Rashita’s Christmas Story 7

ある存在があった。その存在は有史を眺めていた。

ちょっとした実験と同じだ。惑星の環境にちょっとだけ変化を与える。そして、その後のなりゆきを見守る。何が出てくるだろうか。

新しい生物種が誕生し、それが地表を覆い始めるのにそれほど時間はかからなかった。その生物種は、どうやら他とは何か違う特徴を持っているようだ。実に観察のしがいがある。

表面的に見れば、それは火を扱う技術であり、刻まれる言葉だった。
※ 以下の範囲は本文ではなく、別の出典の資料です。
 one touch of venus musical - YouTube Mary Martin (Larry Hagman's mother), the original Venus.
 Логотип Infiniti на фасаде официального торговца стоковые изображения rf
それが彼らに固有の力を与えていた。その力を土台にして、より大きな力を獲得する。そんなプロセスが繰り返されていた。無作為な突然変異による適者生存とは、大きく異なる戦略だ。観察者はそのことに驚いた。その生物種はランダムには生きていない。意志があるのだ。

ただしその意志自体は、強固たる信念とは異なるようだった。非常によく揺れる、曖昧模糊としたものだ。なんとその生物種は、その意志自体を認知し、名前を与えていた。すなわち感情、と。

感情という機能は、実に興味深いものだった。揺れ幅が非常に大きい。まっすぐ進んでいるように見えて、いつでもふらふら動いている。そのことが、静的なアルゴリズムと突然変異による進化の両方の効果を実現していた。危うい賭けではあるが、面白いものが出てくる可能性がいつでも残る。

有史を眺めるその存在は、無邪気な実験者の心で一つの装置を作り出した。生物種の言語フォーマットに倣えば「概念具現化装置」と呼べるだろう。何かしらの概念が多勢に共有され、名前が付き、そこにたくさんの感情が集まるとき、その概念を具現化させ、実体を与える。そんな装置だ。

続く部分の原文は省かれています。